Le juge portera un regard sur sa quatrième candidature à l'Élysée, une expérience qu'elle considère « un devoir supérieur à l'égard de mon pays ». Marine Le Pen a été condamnée en première instance à cinq ans d'inéligibilité pour détournement de fonds concernant l'affaire des assistants parlementaires européens du Front national. Ce jugement pourrait être confirmé ou annulé en appel, qui pourrait avoir lieu le 7 juillet.
Si la peine est maintenue, elle ne pourra pas se représenter, et son dauphin Jordan Bardella, actuel président du RN, serait le candidat de son parti. Cependant, pour espérer participer à la compétition, il lui faudrait une réduction de sa peine à deux ans ou moins. En toute sérénité, Le Pen a déclaré : « Je ne peux pas mener une campagne sous bracelet électronique, cela n'est pas envisageable ».

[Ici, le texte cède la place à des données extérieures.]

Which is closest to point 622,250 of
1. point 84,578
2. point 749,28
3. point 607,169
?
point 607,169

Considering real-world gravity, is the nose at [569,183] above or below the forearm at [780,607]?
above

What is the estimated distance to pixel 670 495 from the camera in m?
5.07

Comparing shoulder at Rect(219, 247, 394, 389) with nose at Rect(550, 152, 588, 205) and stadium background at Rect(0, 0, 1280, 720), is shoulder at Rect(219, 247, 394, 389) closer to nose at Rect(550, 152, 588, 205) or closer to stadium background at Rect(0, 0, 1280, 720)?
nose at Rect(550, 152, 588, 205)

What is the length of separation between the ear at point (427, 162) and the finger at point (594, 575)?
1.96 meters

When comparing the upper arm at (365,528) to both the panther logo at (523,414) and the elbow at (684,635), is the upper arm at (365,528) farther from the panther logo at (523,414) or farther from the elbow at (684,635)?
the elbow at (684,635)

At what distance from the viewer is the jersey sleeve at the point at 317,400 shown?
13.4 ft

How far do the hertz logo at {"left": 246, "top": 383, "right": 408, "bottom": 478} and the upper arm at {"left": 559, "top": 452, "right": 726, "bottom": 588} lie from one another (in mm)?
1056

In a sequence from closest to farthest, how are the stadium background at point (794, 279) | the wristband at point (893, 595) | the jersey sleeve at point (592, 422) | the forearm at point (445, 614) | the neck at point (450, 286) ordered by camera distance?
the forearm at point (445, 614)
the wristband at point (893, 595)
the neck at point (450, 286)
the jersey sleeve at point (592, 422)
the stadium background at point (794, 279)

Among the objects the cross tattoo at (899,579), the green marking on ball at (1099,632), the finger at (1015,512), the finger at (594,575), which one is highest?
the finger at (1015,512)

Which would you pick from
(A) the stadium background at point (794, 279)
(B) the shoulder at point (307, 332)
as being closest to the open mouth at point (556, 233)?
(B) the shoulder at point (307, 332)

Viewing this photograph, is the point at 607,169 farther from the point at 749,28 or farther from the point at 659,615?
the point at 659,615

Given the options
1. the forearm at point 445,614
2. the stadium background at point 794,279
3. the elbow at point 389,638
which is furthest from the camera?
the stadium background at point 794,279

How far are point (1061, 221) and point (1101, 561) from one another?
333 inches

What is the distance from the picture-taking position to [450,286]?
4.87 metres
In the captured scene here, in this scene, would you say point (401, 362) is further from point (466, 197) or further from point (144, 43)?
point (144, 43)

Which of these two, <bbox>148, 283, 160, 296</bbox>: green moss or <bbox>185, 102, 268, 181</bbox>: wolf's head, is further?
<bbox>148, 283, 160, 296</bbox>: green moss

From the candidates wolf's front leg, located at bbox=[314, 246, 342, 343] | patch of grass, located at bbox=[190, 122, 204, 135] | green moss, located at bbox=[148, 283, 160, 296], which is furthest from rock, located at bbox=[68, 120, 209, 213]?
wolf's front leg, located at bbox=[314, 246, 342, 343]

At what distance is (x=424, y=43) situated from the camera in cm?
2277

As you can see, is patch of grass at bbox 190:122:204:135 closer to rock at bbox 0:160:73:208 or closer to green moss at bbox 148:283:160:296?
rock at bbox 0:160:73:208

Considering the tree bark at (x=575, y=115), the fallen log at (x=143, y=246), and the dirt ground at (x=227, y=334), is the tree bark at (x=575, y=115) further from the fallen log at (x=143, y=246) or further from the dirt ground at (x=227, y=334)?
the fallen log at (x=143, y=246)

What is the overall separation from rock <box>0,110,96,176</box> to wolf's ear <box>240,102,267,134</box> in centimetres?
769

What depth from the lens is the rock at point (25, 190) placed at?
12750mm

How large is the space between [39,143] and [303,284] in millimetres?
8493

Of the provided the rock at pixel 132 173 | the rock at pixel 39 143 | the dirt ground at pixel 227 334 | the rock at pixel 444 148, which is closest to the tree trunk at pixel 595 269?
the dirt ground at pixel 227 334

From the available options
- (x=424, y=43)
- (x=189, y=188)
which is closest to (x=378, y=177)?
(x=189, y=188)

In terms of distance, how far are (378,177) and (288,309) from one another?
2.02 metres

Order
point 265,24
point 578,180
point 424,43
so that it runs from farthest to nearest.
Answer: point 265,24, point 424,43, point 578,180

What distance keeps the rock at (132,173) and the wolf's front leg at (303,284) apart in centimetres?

Dans le cadre de cette situation, elle a souligné l'importance d'être totalement libre pour effectuer ses déplacements et rencontrer ses électeurs. « Quand on est candidat à la présidentielle, il faut être libre de ses mouvements », a-t-elle insisté.
« J’ai la peau dure »
Marine Le Pen reconnaît le poids de cette décision sur les magistrats : « Ça ne dépend plus de moi ». Elle assure avoir l’expérience nécessaire pour gérer cette incertitude : « Mon parcours m'a rendu résiliente ». Le fait de subir une contrainte judiciaire n'est pas envisageable pour elle, et elle a ajouté avec bravade : « Ceux qui veulent m'anéantir doivent être bien préparés ».
Jordan Bardella reste en lice pour toute prise de relais, malgré des tensions, notamment autour de soupçons de dépenses irrégulières à Bruxelles qui pourraient aussi impacter son parcours. A son tour, Le Pen questionne le timing de ces démarches judiciaires à moins d'un an des élections : « Je ne crois plus au hasard », affirme-t-elle.
Enfin, concernant sa succession, elle minimise les rumeurs de tutelle sur Bardella : « Il est totalement libre de ses choix, je ne suis pas là pour dicter sa conduite ». Forte de sa carrière, Le Pen demeure déterminée à poursuivre son engagement politique, peu importe l'issue du jugement.